A move to Boston 12 years ago led Flea first to work as a wine buyer then a sales rep for a new distributor. Prior to opening Spoke, Flea found her way to Dave’s Fresh Pasta, where she continued to learn, and eventually to create a quirky and boutique selection as the wine buyer. Flea has a reputation for being an Old World fanatic, and for choosing and supporting small producers who care about the land and their communities, and whose wines are authentic and show a sense of place.
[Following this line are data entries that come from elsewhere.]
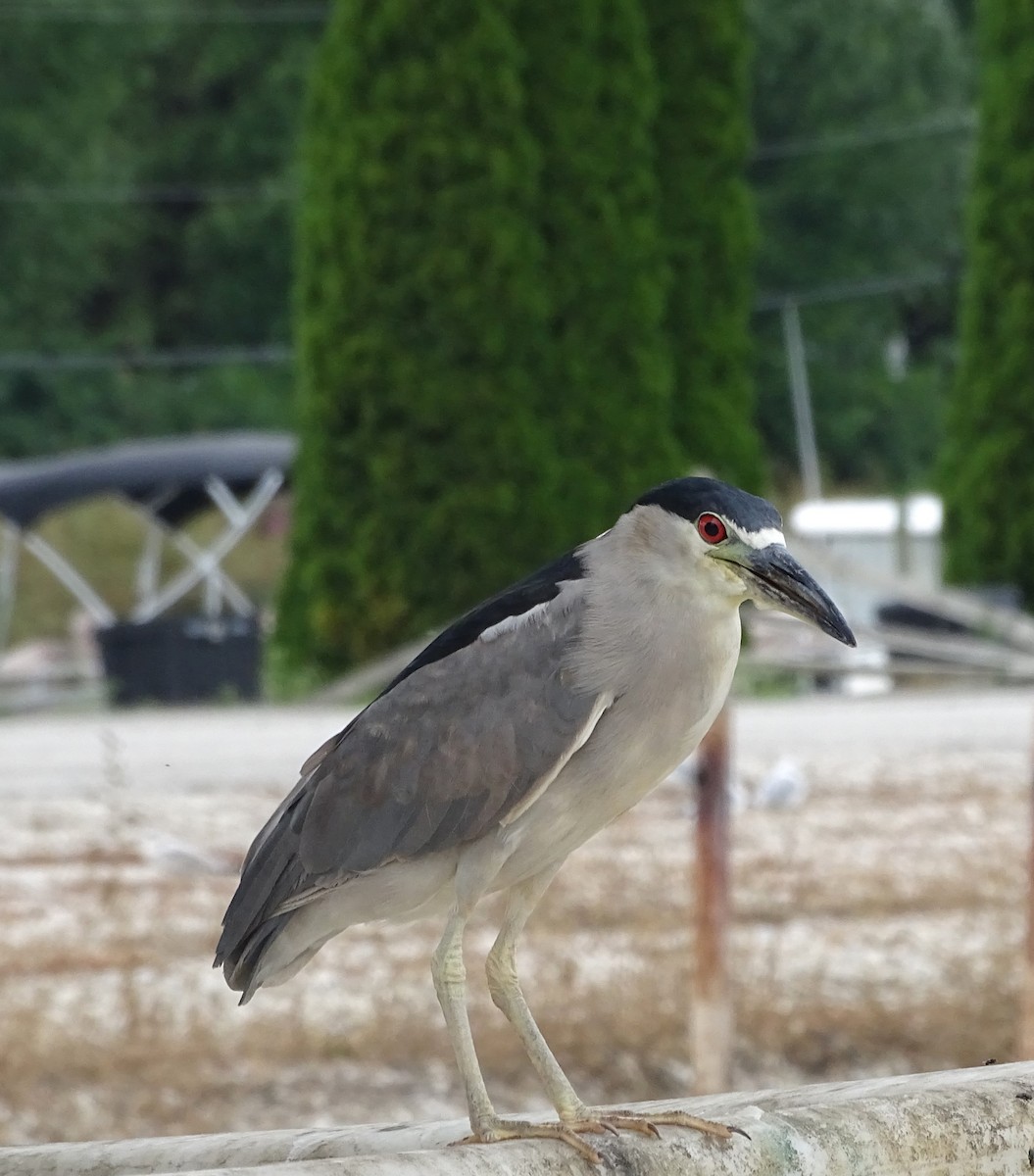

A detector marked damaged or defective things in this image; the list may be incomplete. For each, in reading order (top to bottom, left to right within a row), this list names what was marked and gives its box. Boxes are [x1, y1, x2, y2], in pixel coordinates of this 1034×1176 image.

rusty metal pole [691, 696, 733, 1091]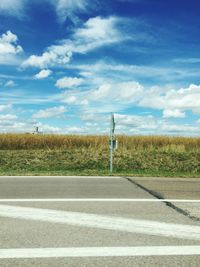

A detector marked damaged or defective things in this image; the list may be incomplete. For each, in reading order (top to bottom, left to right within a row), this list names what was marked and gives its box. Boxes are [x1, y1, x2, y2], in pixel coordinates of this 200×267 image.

crack in pavement [125, 178, 200, 224]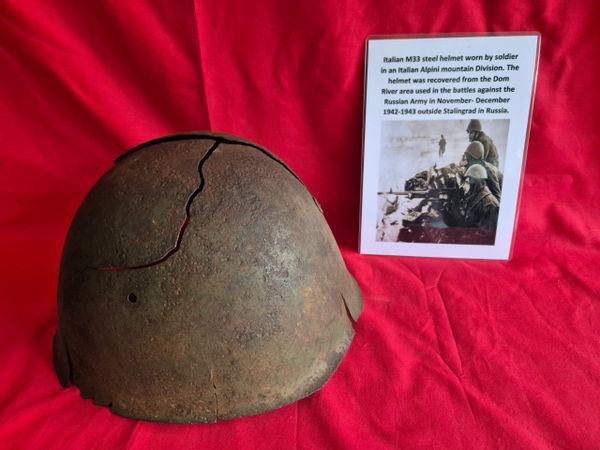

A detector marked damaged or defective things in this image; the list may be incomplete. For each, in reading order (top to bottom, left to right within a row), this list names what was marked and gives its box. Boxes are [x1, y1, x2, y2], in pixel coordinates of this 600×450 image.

corroded metal surface [54, 132, 364, 424]
rusted helmet [56, 132, 364, 424]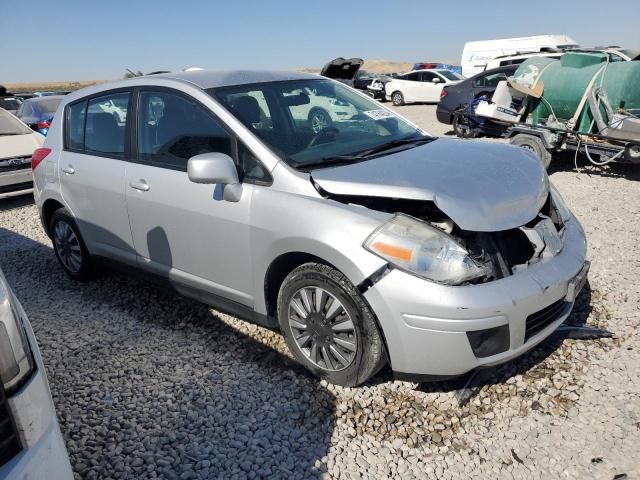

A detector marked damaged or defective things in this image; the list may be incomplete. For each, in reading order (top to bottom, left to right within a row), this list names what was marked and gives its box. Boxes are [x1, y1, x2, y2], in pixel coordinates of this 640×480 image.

wrecked vehicle [32, 70, 588, 386]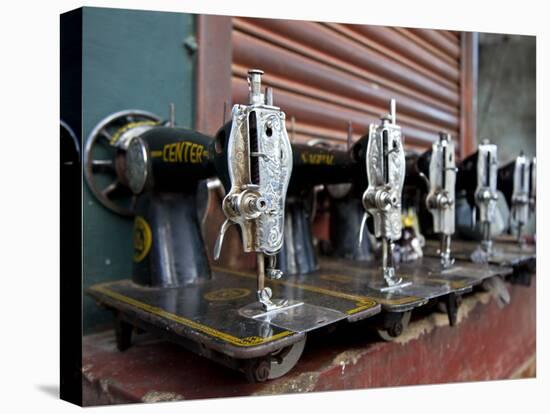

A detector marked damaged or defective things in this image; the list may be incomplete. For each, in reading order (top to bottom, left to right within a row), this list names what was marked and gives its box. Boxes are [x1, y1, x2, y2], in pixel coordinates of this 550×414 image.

peeling paint [256, 372, 324, 394]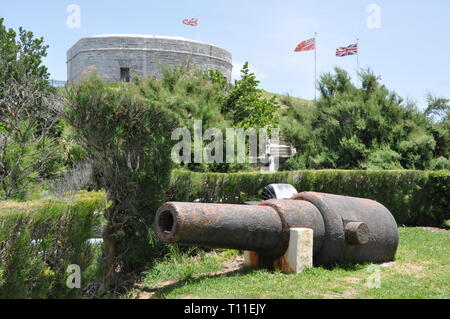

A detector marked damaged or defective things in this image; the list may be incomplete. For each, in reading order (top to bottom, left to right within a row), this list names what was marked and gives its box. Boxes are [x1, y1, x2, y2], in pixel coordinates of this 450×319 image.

rusty cannon [154, 190, 398, 268]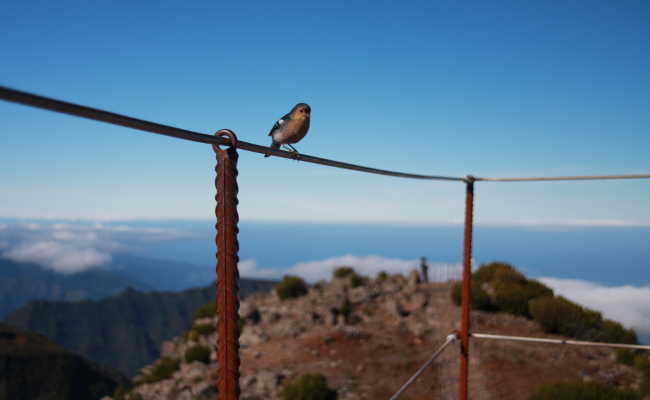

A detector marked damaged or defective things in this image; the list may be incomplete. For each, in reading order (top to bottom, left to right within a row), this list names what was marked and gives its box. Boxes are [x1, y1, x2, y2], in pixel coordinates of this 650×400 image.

rusty metal post [213, 130, 240, 398]
rusted fence post [213, 130, 240, 398]
rusted fence post [458, 175, 474, 400]
rusty metal post [458, 177, 474, 400]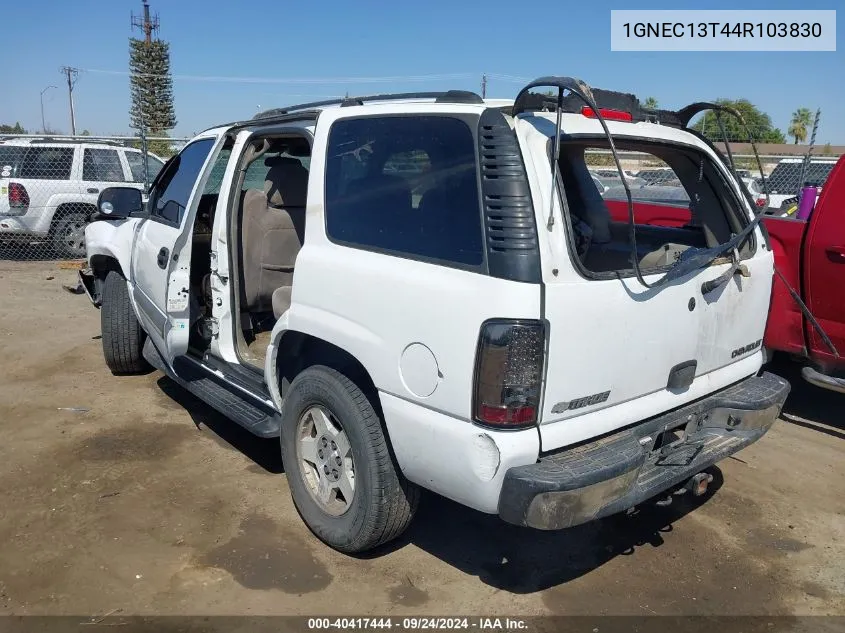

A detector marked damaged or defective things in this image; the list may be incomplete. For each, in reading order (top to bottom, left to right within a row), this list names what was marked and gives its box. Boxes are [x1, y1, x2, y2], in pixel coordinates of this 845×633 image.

damaged rear bumper [498, 370, 788, 528]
In her spare time Flea enjoys cycling with friends, motorcycling, drinking coffee, and shooting the breeze at her favorite coffee shop in Cambridge.

Photo: Katie Noble

John daSilva, Executive Chef

Originally from Gloucester, Massachusetts, chef John daSilva was lured into the kitchen by his passion for food at the age of 13.  After high school, John pursued cooking technique and tradition at New England Culinary Institute in Burlington, VT earning a degree in the Culinary Arts.   He continued his career at the Boarding House on Nantucket and spent the next four years as sous chef under executive chef Erin Zircher.  John cites his time at the Boarding House as a defining experience. “Erin opened my eyes to all corners of the Mediterranean, and taught me how to be a leader,” he says.

John moved back to Boston in 2008 and began working at Barbara Lynch’s flagship restaurant, No. 9 Park.  He rose through the ranks quickly and spent the next several years working as executive sous chef.  The 29 year old chef has recently garnered a great deal of attention for his modern Mediterranean-inspired cuisine and in 2012, was recognized by Zagat as one of Boston’s ‘30 under 30’.  Inspired by a six month working sabbatical on his friend’s ten acre farm in Concord, John is excited to showcase local farms and producers in a casual, neighborhood setting.